** Start **

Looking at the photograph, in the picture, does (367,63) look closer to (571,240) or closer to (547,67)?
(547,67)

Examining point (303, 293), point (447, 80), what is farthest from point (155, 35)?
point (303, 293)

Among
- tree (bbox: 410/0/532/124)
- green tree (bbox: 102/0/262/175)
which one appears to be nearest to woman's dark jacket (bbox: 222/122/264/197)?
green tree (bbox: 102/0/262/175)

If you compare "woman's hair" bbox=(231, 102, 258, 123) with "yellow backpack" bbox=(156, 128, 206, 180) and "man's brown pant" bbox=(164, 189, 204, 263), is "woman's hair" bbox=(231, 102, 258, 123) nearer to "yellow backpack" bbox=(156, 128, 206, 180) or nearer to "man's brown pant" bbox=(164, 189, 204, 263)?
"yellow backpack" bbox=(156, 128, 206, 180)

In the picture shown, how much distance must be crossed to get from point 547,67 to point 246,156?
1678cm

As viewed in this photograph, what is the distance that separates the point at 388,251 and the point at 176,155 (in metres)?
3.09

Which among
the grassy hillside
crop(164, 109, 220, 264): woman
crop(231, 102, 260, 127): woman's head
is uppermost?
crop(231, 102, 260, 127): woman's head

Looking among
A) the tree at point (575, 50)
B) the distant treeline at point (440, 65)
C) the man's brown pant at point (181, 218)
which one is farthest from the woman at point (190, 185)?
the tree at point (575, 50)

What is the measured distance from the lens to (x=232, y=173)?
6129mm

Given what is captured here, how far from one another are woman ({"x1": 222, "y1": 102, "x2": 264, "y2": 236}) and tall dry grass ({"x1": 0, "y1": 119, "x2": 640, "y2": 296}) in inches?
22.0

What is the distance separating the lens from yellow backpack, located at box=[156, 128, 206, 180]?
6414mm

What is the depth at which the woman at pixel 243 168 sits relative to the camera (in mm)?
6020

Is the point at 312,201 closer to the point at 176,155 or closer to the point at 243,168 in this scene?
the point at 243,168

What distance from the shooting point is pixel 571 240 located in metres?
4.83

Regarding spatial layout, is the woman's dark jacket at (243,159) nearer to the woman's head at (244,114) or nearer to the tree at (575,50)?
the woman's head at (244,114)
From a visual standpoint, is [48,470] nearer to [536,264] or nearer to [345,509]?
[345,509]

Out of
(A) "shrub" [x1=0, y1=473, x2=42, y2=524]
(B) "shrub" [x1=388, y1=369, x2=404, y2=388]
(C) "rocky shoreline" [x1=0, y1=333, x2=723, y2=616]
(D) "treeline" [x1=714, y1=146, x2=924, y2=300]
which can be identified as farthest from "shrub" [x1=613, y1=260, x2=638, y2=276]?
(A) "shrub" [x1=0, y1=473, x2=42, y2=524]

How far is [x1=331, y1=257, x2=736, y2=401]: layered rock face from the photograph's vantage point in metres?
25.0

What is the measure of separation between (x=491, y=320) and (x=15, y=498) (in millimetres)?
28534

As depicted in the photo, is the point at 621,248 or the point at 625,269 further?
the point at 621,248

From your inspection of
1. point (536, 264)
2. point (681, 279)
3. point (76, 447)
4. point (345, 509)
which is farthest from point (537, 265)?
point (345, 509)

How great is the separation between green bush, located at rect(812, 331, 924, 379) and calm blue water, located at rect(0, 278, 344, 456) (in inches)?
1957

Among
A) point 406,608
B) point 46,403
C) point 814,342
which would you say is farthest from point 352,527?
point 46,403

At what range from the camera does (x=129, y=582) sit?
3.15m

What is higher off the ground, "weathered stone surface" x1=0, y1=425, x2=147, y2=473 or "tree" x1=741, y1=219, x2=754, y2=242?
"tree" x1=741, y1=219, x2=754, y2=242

** End **

### [The request]
Transcribe every one of the records above verbatim, keeping each line's wording, numbers, and punctuation unchanged.

### [Reply]
Looking at the photograph, in the picture, does (367,63) look closer to (571,240) or closer to (547,67)?
(547,67)

Examining point (303, 293), point (447, 80), what is farthest from point (155, 35)?
point (303, 293)

Among
- tree (bbox: 410/0/532/124)
- green tree (bbox: 102/0/262/175)
which one appears to be nearest to woman's dark jacket (bbox: 222/122/264/197)?
green tree (bbox: 102/0/262/175)

If you compare "woman's hair" bbox=(231, 102, 258, 123) with "yellow backpack" bbox=(156, 128, 206, 180) and "man's brown pant" bbox=(164, 189, 204, 263), is "woman's hair" bbox=(231, 102, 258, 123) nearer to "yellow backpack" bbox=(156, 128, 206, 180) or nearer to "man's brown pant" bbox=(164, 189, 204, 263)?
"yellow backpack" bbox=(156, 128, 206, 180)

In the picture shown, how much distance must be crossed to get from point 547,67 to point 246,156?
1678cm

As viewed in this photograph, what is the distance that separates the point at 388,251 and the point at 176,155 (in metres)?
3.09

Which among
the grassy hillside
crop(164, 109, 220, 264): woman
crop(231, 102, 260, 127): woman's head
is uppermost?
crop(231, 102, 260, 127): woman's head

Looking among
A) the tree at point (575, 50)
B) the distant treeline at point (440, 65)
C) the man's brown pant at point (181, 218)
which one is farthest from the woman at point (190, 185)?
the tree at point (575, 50)

What is the measured distance from the lens to (x=232, y=173)?
6129mm

Given what is captured here, how far from one another are woman ({"x1": 222, "y1": 102, "x2": 264, "y2": 236}) and tall dry grass ({"x1": 0, "y1": 119, "x2": 640, "y2": 296}) in inches?
22.0

What is the distance separating the lens from yellow backpack, located at box=[156, 128, 206, 180]?
6414mm

What is the depth at which the woman at pixel 243 168 sits relative to the camera (in mm)?
6020

Is the point at 312,201 closer to the point at 176,155 or closer to the point at 243,168 in this scene?
the point at 243,168

What distance from the shooting point is pixel 571 240 located in metres?
4.83

Regarding spatial layout, is the woman's dark jacket at (243,159) nearer to the woman's head at (244,114) or nearer to the tree at (575,50)?
the woman's head at (244,114)
From a visual standpoint, is [48,470] nearer to [536,264] or nearer to [345,509]?
[345,509]

Out of
(A) "shrub" [x1=0, y1=473, x2=42, y2=524]
(B) "shrub" [x1=388, y1=369, x2=404, y2=388]
(C) "rocky shoreline" [x1=0, y1=333, x2=723, y2=616]
(D) "treeline" [x1=714, y1=146, x2=924, y2=300]
which can be identified as farthest from "shrub" [x1=613, y1=260, x2=638, y2=276]?
(A) "shrub" [x1=0, y1=473, x2=42, y2=524]

How far is [x1=331, y1=257, x2=736, y2=401]: layered rock face from the photograph's vantage point in metres?
25.0

What is the measure of separation between (x=491, y=320) and (x=15, y=498) (in millimetres)?
28534

As depicted in the photo, is the point at 621,248 or the point at 625,269 further?
the point at 621,248

From your inspection of
1. point (536, 264)
2. point (681, 279)
3. point (76, 447)
4. point (345, 509)
which is farthest from point (537, 265)?
point (345, 509)

How great is the separation between green bush, located at rect(812, 331, 924, 379) and calm blue water, located at rect(0, 278, 344, 456) (in inches)?
1957

Among
A) point 406,608
B) point 46,403
C) point 814,342
which would you say is farthest from point 352,527?
point 46,403

At what range from the camera does (x=129, y=582) sit?
3.15m

What is higher off the ground, "weathered stone surface" x1=0, y1=425, x2=147, y2=473 or "tree" x1=741, y1=219, x2=754, y2=242?
"tree" x1=741, y1=219, x2=754, y2=242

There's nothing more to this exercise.